__提示された文章__
_ _ _ _ _

受験から1年後の同月から3か月以内に再受験する場合、リピート割引が適用されますが、それでも5,846円がかかります。
これに対して、TOEIC IPテストの受験料は4,230円です。
マークシートとオンライン、いずれの方式も価格は一律です。
また、学校や会社を試験会場としたIPテストで通学・通勤定期券を使用できる場合は、交通費も含めた受験にかかる総費用はもっと安くなるでしょう。
TOEICのテストは複数回受けることが多いので、この受験にかかる総費用の差は決して少なくありません。
試験の種類 | 受験料(通常) | 受験料(リピート割引) |
IPテスト | 4,230円 | 割引制度なし |
公開テスト | 7,810円 | 7,150円 |
※価格はいずれも税込
24時間いつでも受けられる
TOEIC IPテスト(オンライン)で自宅のパソコンを使って受験する場合、本人の好きな時間帯に試験を始められるというメリットがあります。
朝型や夜型など、集中できる時間帯は人それぞれです。
公開テストはあらかじめ試験時間が決められているため、体のリズムを試験時間に合わせる必要があります。

_ _ _ _ _

__課題のねらい 1__
TOEICの受験料についての文章から、次の問いに答えてください。
(a) TOEIC IPテストの受験料はいくらですか。
(b) IPテストの受験料は、マークシート方式とオンライン方式で違いますか。
(c) IPテスト（オンライン）を自宅のパソコンで受けると、どんな利点がありますか。
__課題のねらい 2__
TOEICの受験料についての文章のうち、「試験の種類 | 受験料(通常)」から始まって「朝型や夜型など、集中できる時間帯は人それぞれです。」で終わる部分を、一字も変えずに返してください。
__課題のねらい 3__
TOEICの受験料と受け方を比べた文章を、最後の文の後から先へ書き進めてください。
この後に続く資料は見なくてかまいません。

__データ__
_ _ _ _ _

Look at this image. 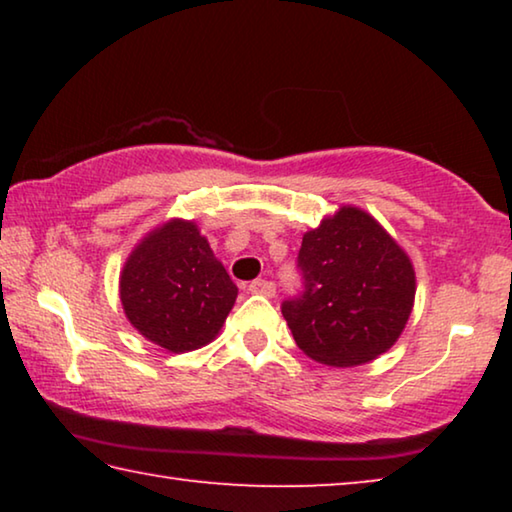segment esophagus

_ _ _ _ _

__問題の答え 1__
(a) 4,230円です。
(b) 違いません。どちらの方式も同じ価格です。
(c) 自分の好きな時間帯に試験を始められることです。

__問題の答え 2__
試験の種類 | 受験料(通常) | 受験料(リピート割引) |
IPテスト | 4,230円 | 割引制度なし |
公開テスト | 7,810円 | 7,150円 |
※価格はいずれも税込
24時間いつでも受けられる
TOEIC IPテスト(オンライン)で自宅のパソコンを使って受験する場合、本人の好きな時間帯に試験を始められるというメリットがあります。
朝型や夜型など、集中できる時間帯は人それぞれです。

__問題の答え 3__
しかし、オンライン方式のIPテストであれば、頭が一番さえているタイミングで受験できます。
たとえば、夜型の人であれば家や外の環境が静かな夜中に試験を始めることもできます。
また、リスニングではイヤホンを使えるため、音声が聞きとりやすい点もメリットです。
試験時間が1時間で済む
TOEIC IPテスト(オンライン)は、TOEIC IPテストマークシート方式や公開テストと比べると、問題数や試験時間が約半分です。
TOEIC IPマークシート方式のテストや公開テストは問題が200問で試験時間が120分であるのに対し、オンライン方式のTOEIC IPテストの問題数は90問、試験時間は60分です。
IPテスト(オンライン)の試験時間が半分で同じ基準によるスコアが出せる秘密は、CATにあります。
CATとは、Computer Adaptive Testingの略称で、受験者の能力に合わせて出題する問題を変えていくシステムです。
受験者の解答の正誤をリアルタイムに把握することで、受験者ごとにその人のレベルにあった難易度の問題を出題していきます。
本来、英語レベルの低い人から高い人まで、広範囲にわたって英語レベルを正しく判定するにはさまざまな問題に解いてもらう必要があります。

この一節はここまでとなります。